(Document text Opens)

In today's integrated circuits (IC), the bandgap voltage of a semiconductor device can be used as a voltage reference to drive an internal linear regulator, or similar arrangement to provide predictable power. The bandgap voltage is also often used as a reference voltage for over-temperature detection and for temperature independent current generation. In general, a bandgap voltage may be commonly derived by summing the temperature positive correlated difference in base-emitter voltages of two or more bipolar devices (ΔVBE) with the temperature positive correlated base-emitter voltage of one of the bipolar devices (VBE).
The temperature positive correlated ΔVBE is a factor of thermal voltage. The ΔVBE can be a constant and independent of process tolerances. As a result, the spread of the bandgap voltage is generally dependent on the performance of the one bipolar device (e.g., transistor, etc.). In today's technologies, such as 0.35 um technologies for example, the focus is more commonly on complementary metal-oxide semiconductor (CMOS) transistors. For example, one or more parasitic PNP transistors may be used to generate the bandgap voltage reference. However, in such cases, the tolerance spread of the bandgap voltage can be larger than desired for some applications.
Currently, trimming techniques at the front end (e.g., laser fusing, etc.) or at the back end (e.g., one time programmable (OTP), PROM, etc.) of a bandgap voltage circuit are often employed to lower the spread of the bandgap voltage. One disadvantage of these techniques is that they can be costly. Additional die area is needed for the trimming circuitry, and an extra step for laser fusing, or the like, at the front end can incur more production cost.
Additionally, it can be difficult to trim the circuit if the bandgap voltage is used for over-temperature protection. It is not common to test such a circuit IC at high temperatures unless the IC is intended to be used for special applications, such as for medical or automotive applications.
The detailed description is set forth with reference to the accompanying figures. In the figures, the left-most digit(s) of a reference number identifies the figure in which the reference number first appears. The use of the same reference numbers in different figures indicates similar or identical items.

(Document text Closes)
(Information provided Opens)

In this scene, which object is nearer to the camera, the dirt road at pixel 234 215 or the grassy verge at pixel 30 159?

(Information provided Closes)

§ Problems and tasks:
a - In the bandgap voltage text, set down the part that opens with the words containing "Currently, trimming techniques" and closes with "more production cost.", keeping its wording unchanged.
b - Translate this sentence from the bandgap voltage text into Spanish: "Additional die area is needed for the trimming circuitry, and an extra step for laser fusing, or the like, at the front end can incur more production cost."

§ Results:
a -
Currently, trimming techniques at the front end (e.g., laser fusing, etc.) or at the back end (e.g., one time programmable (OTP), PROM, etc.) of a bandgap voltage circuit are often employed to lower the spread of the bandgap voltage. One disadvantage of these techniques is that they can be costly. Additional die area is needed for the trimming circuitry, and an extra step for laser fusing, or the like, at the front end can incur more production cost.

b - Se necesita área de dado adicional para el circuito de ajuste, y un paso adicional de fusión por láser, o similar, en la etapa inicial puede generar un mayor costo de producción.